**** Extract provided ****

按字符列名称过滤数据框（在 dplyr 中）

Question

I have a data frame and want to filter it in one of two ways, by either column "this" or column "that". I would like to be able to refer to the column name as a variable. How (in dplyr , if that makes a difference) do I refer to a column name by a variable?

library(dplyr)
df <- data.frame(this = c(1, 2, 2), that = c(1, 1, 2))
df
#   this that
# 1    1    1
# 2    2    1
# 3    2    2
df %>% filter(this == 1)
#   this that
# 1    1    1

But say I want to use the variable column to hold either "this" or "that", and filter on whatever the value of column is. Both as.symbol and get work in other contexts, but not this:

column <- "this"
df %>% filter(as.symbol(column) == 1)
# [1] this that
# <0 rows> (or 0-length row.names)
df %>% filter(get(column) == 1)
# Error in get("this") : object 'this' not found

How can I turn the value of column into a column name?

Answer 1

From the current dplyr help file (emphasis by me):

dplyr used to offer twin versions of each verb suffixed with an underscore. These versions had standard evaluation (SE) semantics: rather than taking arguments by code, like NSE verbs, they took arguments by value. Their purpose was to make it possible to program with dplyr. However, dplyr now uses tidy evaluation semantics . NSE verbs still capture their arguments, but you can now unquote parts of these arguments. This offers full programmability with NSE verbs. Thus, the underscored versions are now superfluous.

So we basically need to do two things, to be able to refer to the value "this" of the variable column inside dplyr::filter() :

1. We need to turn the variable column which is of type character into type symbol .

****

* Instruction A
Set down the passage of the forum thread on filtering by a column name in dplyr from "dplyr used to" to "are now superfluous.", word for word.

**** Data to use ****

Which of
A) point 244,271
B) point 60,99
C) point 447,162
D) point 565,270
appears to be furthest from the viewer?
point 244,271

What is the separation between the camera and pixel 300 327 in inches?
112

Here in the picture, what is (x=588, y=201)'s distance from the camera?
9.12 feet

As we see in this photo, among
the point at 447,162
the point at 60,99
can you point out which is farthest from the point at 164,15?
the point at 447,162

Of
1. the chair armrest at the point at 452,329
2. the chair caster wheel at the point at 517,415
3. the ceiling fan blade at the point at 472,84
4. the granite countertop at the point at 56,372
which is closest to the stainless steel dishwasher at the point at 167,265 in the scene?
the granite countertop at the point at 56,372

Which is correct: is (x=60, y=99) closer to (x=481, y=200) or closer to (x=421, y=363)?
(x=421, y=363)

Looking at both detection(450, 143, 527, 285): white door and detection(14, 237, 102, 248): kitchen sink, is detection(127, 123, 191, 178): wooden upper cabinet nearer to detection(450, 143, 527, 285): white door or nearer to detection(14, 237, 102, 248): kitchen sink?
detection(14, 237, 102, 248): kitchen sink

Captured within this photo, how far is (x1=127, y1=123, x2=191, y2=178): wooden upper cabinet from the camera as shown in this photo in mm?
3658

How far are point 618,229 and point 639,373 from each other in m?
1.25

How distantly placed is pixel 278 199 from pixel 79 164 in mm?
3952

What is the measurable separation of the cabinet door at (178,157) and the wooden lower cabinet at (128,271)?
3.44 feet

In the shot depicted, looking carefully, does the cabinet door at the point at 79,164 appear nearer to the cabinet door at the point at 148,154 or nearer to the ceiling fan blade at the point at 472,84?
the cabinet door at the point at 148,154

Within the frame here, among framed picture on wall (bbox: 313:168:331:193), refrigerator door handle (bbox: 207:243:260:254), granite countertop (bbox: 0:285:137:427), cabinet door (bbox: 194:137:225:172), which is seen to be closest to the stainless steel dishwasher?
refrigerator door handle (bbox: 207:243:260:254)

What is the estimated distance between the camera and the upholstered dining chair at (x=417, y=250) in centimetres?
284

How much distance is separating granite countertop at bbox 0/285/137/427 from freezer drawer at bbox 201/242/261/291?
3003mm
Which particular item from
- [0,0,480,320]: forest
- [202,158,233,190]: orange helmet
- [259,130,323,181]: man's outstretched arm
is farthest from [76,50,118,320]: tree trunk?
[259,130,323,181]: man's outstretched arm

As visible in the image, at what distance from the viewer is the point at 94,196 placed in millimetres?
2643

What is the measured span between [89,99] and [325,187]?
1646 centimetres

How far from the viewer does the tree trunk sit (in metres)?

****
**** Data to use ****

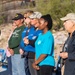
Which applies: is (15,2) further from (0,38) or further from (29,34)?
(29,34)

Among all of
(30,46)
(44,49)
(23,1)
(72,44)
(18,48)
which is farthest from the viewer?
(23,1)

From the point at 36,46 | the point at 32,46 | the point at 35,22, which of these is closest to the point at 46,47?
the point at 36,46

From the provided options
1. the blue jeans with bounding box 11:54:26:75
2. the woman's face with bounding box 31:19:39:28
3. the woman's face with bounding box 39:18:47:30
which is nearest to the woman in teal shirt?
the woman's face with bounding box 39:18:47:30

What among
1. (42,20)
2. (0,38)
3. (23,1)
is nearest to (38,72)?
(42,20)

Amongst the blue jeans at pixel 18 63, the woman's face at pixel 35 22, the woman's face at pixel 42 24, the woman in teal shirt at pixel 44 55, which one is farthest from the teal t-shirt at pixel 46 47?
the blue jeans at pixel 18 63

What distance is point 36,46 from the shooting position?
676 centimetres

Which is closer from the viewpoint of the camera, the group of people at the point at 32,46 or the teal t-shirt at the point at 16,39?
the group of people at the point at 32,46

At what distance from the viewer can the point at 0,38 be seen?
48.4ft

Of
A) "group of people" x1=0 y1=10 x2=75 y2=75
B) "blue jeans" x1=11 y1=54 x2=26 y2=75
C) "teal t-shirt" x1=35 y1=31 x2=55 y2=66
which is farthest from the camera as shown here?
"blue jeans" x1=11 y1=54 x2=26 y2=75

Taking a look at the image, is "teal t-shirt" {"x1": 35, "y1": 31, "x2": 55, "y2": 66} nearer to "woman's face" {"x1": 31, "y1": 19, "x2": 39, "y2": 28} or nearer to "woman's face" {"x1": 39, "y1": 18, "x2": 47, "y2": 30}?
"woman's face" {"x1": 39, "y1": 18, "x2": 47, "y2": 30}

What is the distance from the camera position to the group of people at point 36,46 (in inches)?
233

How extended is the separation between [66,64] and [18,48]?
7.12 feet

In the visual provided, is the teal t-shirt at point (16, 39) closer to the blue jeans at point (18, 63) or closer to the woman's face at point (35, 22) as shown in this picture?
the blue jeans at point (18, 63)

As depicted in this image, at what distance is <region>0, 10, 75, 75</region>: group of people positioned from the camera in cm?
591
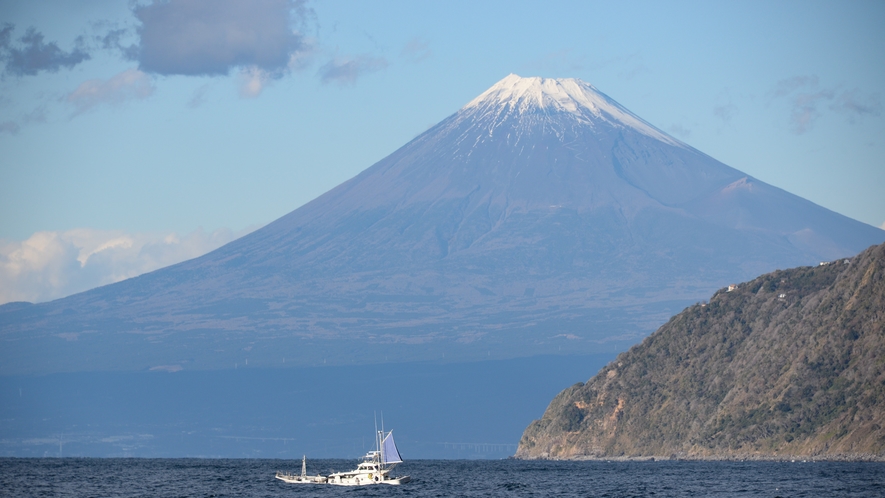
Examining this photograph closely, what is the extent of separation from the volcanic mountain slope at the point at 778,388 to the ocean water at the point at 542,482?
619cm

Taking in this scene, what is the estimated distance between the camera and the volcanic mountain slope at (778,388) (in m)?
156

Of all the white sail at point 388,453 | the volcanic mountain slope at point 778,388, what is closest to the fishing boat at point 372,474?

****
**** Data to use ****

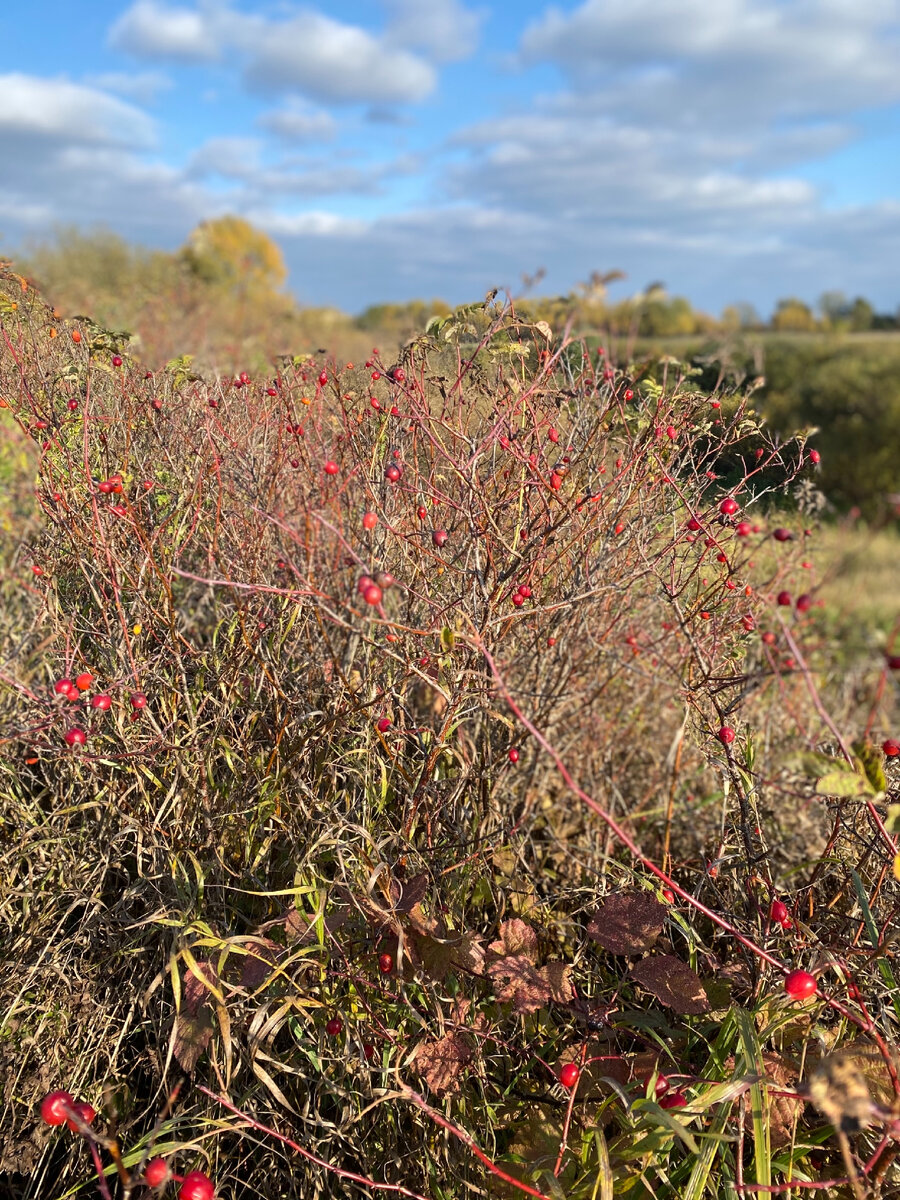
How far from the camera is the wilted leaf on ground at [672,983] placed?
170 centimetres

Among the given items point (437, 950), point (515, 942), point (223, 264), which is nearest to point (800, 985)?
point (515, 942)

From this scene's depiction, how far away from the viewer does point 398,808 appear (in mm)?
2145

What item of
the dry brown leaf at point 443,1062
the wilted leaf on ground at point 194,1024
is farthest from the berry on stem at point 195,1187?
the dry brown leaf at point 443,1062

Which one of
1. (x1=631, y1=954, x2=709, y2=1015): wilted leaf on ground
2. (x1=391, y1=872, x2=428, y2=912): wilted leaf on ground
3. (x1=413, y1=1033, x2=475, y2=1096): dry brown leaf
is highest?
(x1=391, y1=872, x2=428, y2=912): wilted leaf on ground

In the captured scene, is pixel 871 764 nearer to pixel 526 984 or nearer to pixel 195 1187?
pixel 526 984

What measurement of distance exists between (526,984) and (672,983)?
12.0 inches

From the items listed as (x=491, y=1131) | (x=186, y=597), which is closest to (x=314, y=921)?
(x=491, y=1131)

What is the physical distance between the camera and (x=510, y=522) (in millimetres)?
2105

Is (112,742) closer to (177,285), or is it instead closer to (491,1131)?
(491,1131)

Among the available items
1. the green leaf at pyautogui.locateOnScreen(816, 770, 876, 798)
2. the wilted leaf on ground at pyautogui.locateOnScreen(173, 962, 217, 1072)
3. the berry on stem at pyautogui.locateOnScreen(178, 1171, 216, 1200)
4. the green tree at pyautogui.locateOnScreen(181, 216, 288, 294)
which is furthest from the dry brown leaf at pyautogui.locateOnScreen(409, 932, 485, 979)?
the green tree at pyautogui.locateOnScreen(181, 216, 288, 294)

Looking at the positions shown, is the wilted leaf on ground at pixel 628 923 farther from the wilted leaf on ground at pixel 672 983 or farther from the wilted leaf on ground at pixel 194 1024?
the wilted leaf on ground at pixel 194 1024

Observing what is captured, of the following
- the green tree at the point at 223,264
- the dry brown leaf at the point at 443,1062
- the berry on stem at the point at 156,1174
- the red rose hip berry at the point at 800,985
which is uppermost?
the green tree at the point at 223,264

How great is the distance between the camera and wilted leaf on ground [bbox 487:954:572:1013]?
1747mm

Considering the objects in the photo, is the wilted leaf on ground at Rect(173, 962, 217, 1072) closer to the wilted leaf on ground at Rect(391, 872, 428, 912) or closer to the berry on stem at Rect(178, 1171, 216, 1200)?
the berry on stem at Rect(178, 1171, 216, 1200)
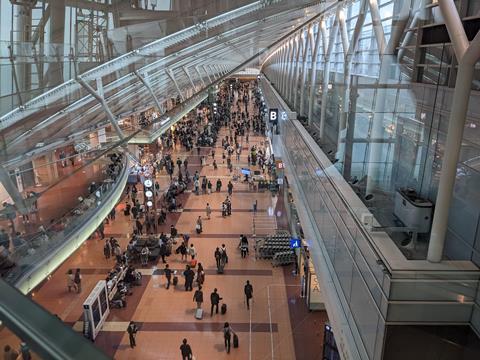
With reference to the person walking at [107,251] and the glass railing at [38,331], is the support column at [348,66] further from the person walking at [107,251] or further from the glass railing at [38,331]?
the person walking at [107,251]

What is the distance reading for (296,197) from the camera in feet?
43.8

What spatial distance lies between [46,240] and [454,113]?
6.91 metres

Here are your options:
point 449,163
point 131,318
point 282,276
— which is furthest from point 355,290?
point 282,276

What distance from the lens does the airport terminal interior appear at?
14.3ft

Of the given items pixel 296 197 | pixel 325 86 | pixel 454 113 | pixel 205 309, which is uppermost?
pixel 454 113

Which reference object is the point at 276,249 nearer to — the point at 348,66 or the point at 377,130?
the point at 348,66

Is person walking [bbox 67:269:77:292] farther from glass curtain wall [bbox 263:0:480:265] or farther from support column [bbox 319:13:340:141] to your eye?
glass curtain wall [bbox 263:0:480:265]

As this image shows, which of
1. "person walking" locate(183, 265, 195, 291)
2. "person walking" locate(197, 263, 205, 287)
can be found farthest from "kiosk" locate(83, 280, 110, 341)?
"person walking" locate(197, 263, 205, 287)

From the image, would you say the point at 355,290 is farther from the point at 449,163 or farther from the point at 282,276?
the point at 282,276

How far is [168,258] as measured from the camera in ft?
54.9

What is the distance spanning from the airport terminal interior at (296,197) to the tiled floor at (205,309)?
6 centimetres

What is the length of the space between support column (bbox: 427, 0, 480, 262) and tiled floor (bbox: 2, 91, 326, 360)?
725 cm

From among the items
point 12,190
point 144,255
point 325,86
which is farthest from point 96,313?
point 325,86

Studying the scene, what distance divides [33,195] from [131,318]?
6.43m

****

* Instruction B
From the entries, extract the lines from the line with "As visible in" to the line with "1646 centimetres", both included, and reproduce them verbatim.

* Expected answer A
dplyr used to offer twin versions of each verb suffixed with an underscore. These versions had standard evaluation (SE) semantics: rather than taking arguments by code, like NSE verbs, they took arguments by value. Their purpose was to make it possible to program with dplyr. However, dplyr now uses tidy evaluation semantics . NSE verbs still capture their arguments, but you can now unquote parts of these arguments. This offers full programmability with NSE verbs. Thus, the underscored versions are now superfluous.

* Expected answer B
As visible in the image, at what distance from the viewer is the point at 94,196 placed in millimetres?
2643

What is the measured span between [89,99] and [325,187]?
1646 centimetres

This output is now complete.